There is little or no literature directed to the broader concept of palliation as applied to the nonfatal but incurable diseases mentioned previously.
18.8 Surgical Techniques for Palliation of Craniomaxillary Disease
At the point when attempts to cure give way to palliation, it is quality-of-life issues that become the patients and hence the treating team’s primary concern. The following symptoms are the most common in those patients approaching death with their incurable disease.
Pain from head and neck cancer can be caused by direct stimulation of nerve endings, by ulceration and infection producing and open wound, by compression and invasion of sensory nerves (Fig. 18.6a, b) and by invasion of bone.
Fig. 18.6
(a, b) A massive painful fungating tumour (a) palliated by excision and flap coverage (b)
The referred pain from the tonsillar fossa tumour to the ear is an example of direct stimulation.
Ulceration and infection in the oral cavity produces pain that is exacerbated by irritant factors during eating and swallowing. Skin ulceration, for example, on the scalp, is often painful to debride, clean and dress.
Nerve invasion can result in tumour travelling through the cranial base foraminae to the Gasserian ganglion and beyond. Cranial nerves V and IX are most frequently involved in this manner.

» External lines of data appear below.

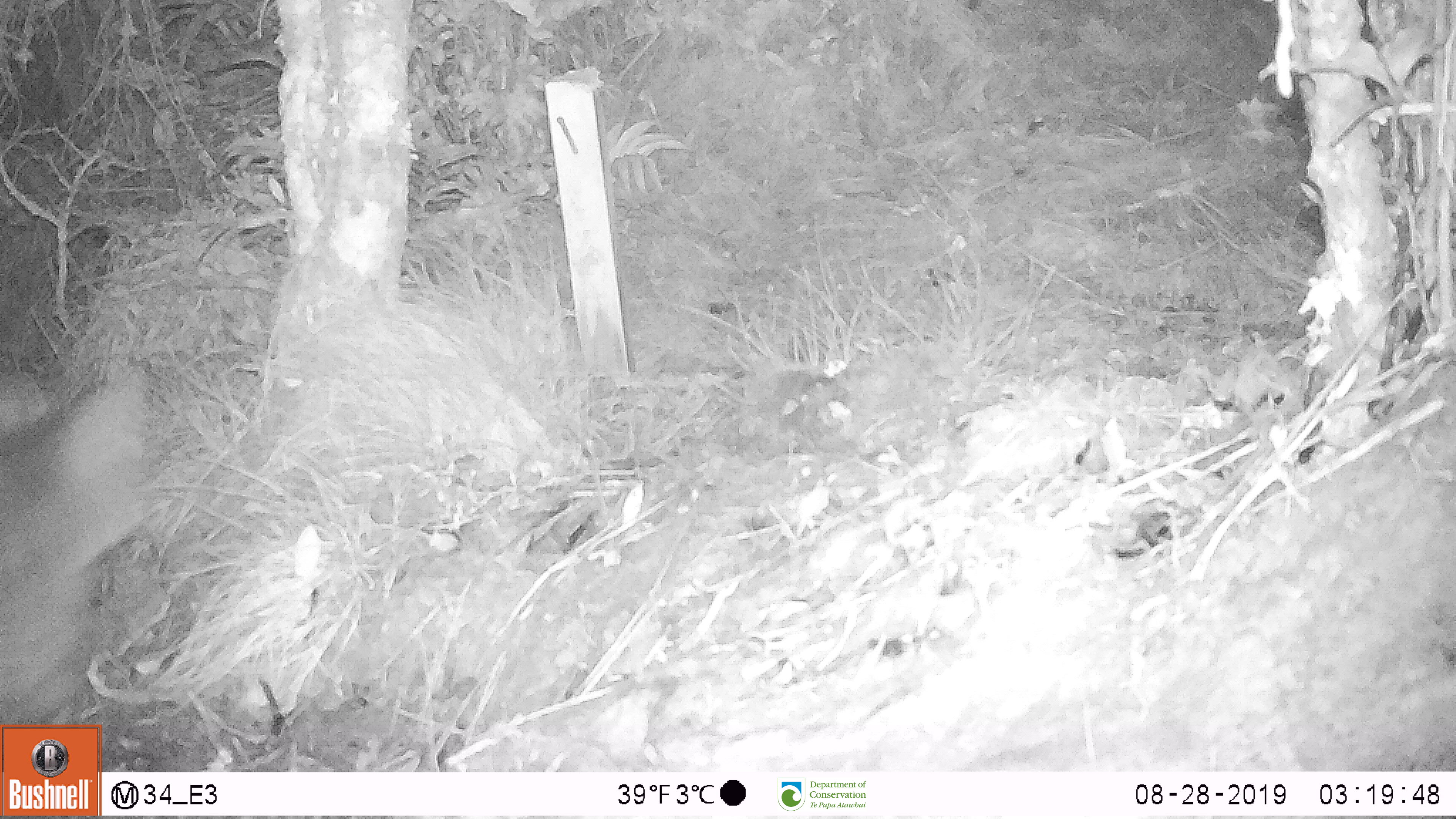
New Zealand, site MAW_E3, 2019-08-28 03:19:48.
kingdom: Animalia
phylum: Chordata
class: Mammalia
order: Carnivora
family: Felidae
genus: Felis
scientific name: Felis catus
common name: domestic cat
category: cat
Cat (domestic cat) (Felis catus).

Bone pain may be exacerbated by a pathological fracture, e.g., of the mandible, or associated with nerve pain as the tumour invades the skull.
The management of pain rarely falls in the realm of surgery and is most often managed by specific pain teams. The techniques of nerve blocks may be very helpful in this region. Irrespective of who is palliating these patients, it is the author’s experience that the surgeon should maintain close contact with the patient who almost invariably considers this as a significant support.
It is worth revisiting the difficult situation of “salvage surgery” when the aim of the surgeon may be ambivalent, there being still some hope of cure, but emphasis is also on preventing pain caused by local recurrence. The poor outcomes in terms of complications and function place the emphasis on the surgeon to carefully consider the options [12]. A potentially short survival time together with a high complication rate from complex surgery is not a good combination.